THINGS TO DO.
1. In the building-block naming excerpt, translate this sentence into Spanish: "Parametrized blocks help but are costly in description, hardware, testing and software."
2. Reproduce the building-block naming excerpt word for word from "The Data types" to "offer 64-bit precision.".
3. Carry on the building-block naming excerpt, picking up right after its final sentence.

There are functional blocks which as least should have the name of the function (FFT). And also can be both descriptive and catalog. Hence FFT16x32 is nice but then what about final result is it 16 or 32? do you use rounding? bit reverse? in place? Very soon you adopt the catalog attitude such as FFT1, FFT2, etc..
Parametrized blocks help but are costly in description, hardware, testing and software.
A good solution is the concept of toolkit and build. To have a toolkit ready such as new blocks are built, tested and DOCUMENTED only when needed.
I strongly recommend to use a meaningful name for every build and not the automatic conventions found in software versioning. Firstly we are speaking about generating different BBs, not different versions of the same BB. Secondly a BB is by definition simple. It is bounded in functionality, input and output. This is not the case of software.

Example of building block: addsub
In this example, we are showing how even simple function can rapidly come out of hand. First let us start withe name. My naming convention is based on 3 fields: functionName[IO pins][arithmetic scheme]_[data type]. So for instance :

In this case we will use the Matlab default (FP) which has also a default arithmetic scheme and we will call the component addsub22 such that:

function [Z W]=addsub22(X,Y) Z= X+Y;

W= X-Y;
end

So far so good. So what can go wrong with the definition? Before we continue, it must be noted that this is NOT the most popular definition. The popular definition has 4 inputs and consists of two independent add and a sub in parallel. This is okay since using our naming convention it would be

function [z w]=addsub42(x,y,u,v)

z= x+y;

w= u-v;

end

The Data types
Using (b,s,l) hungarian convention we define the 3 signed integer components:
function [bZ bW]=addsub22_b(bX,bY) % int8

function [sZ sW]=addsub22_s(sX sY) % int16
function [lZ lW]=addsub22_l(lX,lY) % int32
We can use standard Matlab FP to define these components. It is a bit wordy since we must write the code for casting FP to integer and also FP does not offer 64-bit precision.

The alternative is to use the the Matlab "integer" type (int8,int16,int32) but it does not cover all Matlab functions (complex numbers) and it offers only 1 arithmetic scheme(sat).

The modals (arithmetic schemes)
How to indicate the modals? Contrary to popular beliefs theye are NOT 2 (modulo, sat) but 3 (modulo, sar, promoted). Promoted is the integer equivalent of FP. As the data grows so do the output.

[Recorded data]
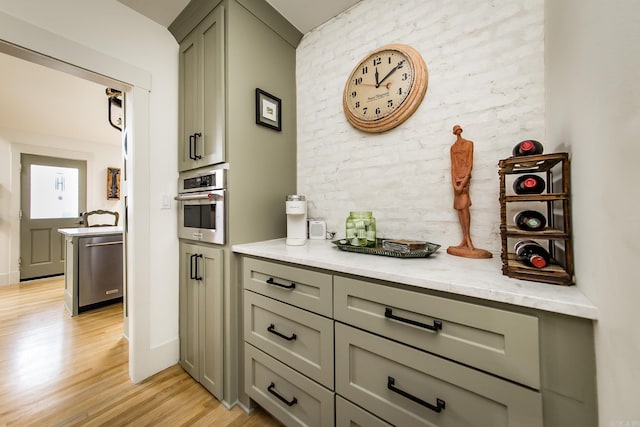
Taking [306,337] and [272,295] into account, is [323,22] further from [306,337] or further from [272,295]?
[306,337]

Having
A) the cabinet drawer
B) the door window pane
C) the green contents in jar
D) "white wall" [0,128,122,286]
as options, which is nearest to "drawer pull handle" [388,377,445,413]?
the cabinet drawer

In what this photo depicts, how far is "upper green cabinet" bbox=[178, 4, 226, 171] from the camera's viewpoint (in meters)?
1.50

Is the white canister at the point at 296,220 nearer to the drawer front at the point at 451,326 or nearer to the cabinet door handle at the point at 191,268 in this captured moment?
the drawer front at the point at 451,326

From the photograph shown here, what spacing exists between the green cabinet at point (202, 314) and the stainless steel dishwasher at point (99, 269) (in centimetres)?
183

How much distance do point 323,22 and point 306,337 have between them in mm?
2136

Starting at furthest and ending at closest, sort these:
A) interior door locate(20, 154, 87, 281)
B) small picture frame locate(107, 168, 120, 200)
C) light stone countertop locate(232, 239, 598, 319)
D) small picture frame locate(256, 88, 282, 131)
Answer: small picture frame locate(107, 168, 120, 200) → interior door locate(20, 154, 87, 281) → small picture frame locate(256, 88, 282, 131) → light stone countertop locate(232, 239, 598, 319)

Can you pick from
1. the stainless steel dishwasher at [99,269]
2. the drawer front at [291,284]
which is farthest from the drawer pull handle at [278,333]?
the stainless steel dishwasher at [99,269]

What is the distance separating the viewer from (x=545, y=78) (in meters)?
1.08

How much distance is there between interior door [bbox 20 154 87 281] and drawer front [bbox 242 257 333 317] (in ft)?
14.9

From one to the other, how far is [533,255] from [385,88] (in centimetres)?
120

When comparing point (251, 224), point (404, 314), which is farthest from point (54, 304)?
point (404, 314)

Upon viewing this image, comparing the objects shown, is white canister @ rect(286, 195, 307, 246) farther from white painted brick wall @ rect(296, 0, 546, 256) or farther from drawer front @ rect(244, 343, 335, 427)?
drawer front @ rect(244, 343, 335, 427)

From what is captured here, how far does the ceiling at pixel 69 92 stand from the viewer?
66.1 inches

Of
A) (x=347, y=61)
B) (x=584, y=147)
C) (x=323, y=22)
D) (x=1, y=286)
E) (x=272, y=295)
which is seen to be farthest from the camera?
(x=1, y=286)
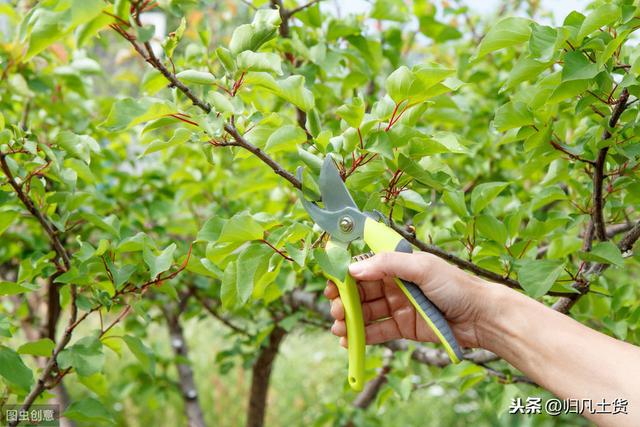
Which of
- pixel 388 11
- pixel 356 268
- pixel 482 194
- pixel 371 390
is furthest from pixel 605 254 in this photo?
pixel 371 390

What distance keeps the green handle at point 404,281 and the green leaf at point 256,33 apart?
351mm

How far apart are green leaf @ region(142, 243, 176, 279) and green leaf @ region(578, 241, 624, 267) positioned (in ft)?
2.55

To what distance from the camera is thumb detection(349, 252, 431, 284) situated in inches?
39.4

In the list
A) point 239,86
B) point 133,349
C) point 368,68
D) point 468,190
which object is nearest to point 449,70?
point 239,86

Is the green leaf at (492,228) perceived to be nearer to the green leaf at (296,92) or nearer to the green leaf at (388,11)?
the green leaf at (296,92)

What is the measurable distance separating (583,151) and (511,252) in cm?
25

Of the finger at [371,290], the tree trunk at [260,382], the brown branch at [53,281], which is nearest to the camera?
the brown branch at [53,281]

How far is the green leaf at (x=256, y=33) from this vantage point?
1008 millimetres

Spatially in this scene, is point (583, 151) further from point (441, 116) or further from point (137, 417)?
point (137, 417)

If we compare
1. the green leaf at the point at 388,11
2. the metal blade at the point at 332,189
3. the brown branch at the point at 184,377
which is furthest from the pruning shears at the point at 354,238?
the brown branch at the point at 184,377

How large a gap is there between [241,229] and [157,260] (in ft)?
0.88

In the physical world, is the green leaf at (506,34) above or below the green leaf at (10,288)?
above

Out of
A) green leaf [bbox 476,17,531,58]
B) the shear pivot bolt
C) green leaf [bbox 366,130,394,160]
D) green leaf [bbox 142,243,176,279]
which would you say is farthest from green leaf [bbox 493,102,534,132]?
green leaf [bbox 142,243,176,279]

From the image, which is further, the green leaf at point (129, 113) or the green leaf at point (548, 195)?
the green leaf at point (548, 195)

RESPONSES IN ORDER.
1. Los bloques parametrizados ayudan, pero son costosos en descripción, hardware, pruebas y software.

2.
The Data types
Using (b,s,l) hungarian convention we define the 3 signed integer components:
function [bZ bW]=addsub22_b(bX,bY) % int8

function [sZ sW]=addsub22_s(sX sY) % int16
function [lZ lW]=addsub22_l(lX,lY) % int32
We can use standard Matlab FP to define these components. It is a bit wordy since we must write the code for casting FP to integer and also FP does not offer 64-bit precision.

3.
function [sZ sW]=addsub22m_s(sX,sY) % if ovf, results are wrap around
function [sZ sW]=addsub22s_s(sX,sY) % if ovf, results are saturated
function [sZ sW]=addsub22p_s(sX,sY) % output is 17-bit so there cannot be ovf;
!) note that the hungarian notation is plainly wrong for the promoted outputs.
!!) and the "p" scheme not precise enough; output could be 32 bit (standard in CPU)

A vast and unfriendly territory is the Fixed Point data type (FXP).
Developing an FXP algorithm in Matlab native type (FP) might be faster than for integer, So the difficulty is not there.Moreover Matlab offers its own FXP language which is natively based.
The complexity comes from multiple misconceptions with FXP (not covered here).
Here is the code
function [z w]=addsub22_q(x,y,qpoint)
t= plus(x,y);
z= qformat(t,qpoint);
t= minus(x,y);
z= qformat(t,qpoint)

Note that code is flexible enough to take any q format and even integers. An int16 is defined as16q0 and an int32 as a 32q0.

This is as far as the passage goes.